PROBLEM REQUIREMENTS - Please copy out everything from the line containing "How far away from the lens" down to the end of the items, word for word.

GIVEN ENTRIES -
····················

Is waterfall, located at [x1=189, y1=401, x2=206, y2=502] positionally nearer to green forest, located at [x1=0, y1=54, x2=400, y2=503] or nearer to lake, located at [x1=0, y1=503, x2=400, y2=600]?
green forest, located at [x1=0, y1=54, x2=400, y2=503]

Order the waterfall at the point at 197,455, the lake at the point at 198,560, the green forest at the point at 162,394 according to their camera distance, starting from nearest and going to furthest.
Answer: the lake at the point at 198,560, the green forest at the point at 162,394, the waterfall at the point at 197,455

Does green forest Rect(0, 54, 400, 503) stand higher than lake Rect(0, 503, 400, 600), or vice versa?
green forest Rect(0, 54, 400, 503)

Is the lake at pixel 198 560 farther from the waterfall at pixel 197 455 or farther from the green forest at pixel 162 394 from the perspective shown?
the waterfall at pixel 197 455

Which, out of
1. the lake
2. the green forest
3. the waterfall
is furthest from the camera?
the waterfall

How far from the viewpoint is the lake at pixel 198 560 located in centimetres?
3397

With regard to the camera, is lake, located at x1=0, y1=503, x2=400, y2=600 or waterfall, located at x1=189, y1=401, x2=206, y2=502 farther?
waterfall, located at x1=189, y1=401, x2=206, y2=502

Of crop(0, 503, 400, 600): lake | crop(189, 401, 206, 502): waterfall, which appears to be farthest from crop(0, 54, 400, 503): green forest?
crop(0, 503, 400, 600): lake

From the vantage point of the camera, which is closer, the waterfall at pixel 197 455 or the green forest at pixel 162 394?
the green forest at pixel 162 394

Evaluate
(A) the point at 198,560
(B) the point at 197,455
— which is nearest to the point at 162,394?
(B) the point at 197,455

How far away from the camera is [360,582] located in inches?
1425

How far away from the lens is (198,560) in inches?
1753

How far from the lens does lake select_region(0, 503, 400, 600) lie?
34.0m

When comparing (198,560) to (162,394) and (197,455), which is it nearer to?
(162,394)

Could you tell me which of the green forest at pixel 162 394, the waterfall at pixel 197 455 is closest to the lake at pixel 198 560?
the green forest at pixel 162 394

····················

THE RESPONSE -
How far away from the lens is (198,560) in inches?
1753

How far from the lens does lake select_region(0, 503, 400, 600) lie?
34.0m

When comparing (198,560) to (162,394) and (197,455), which is it nearer to?
(162,394)

Could you tell me which of the green forest at pixel 162 394, the waterfall at pixel 197 455 is closest to the lake at pixel 198 560?
the green forest at pixel 162 394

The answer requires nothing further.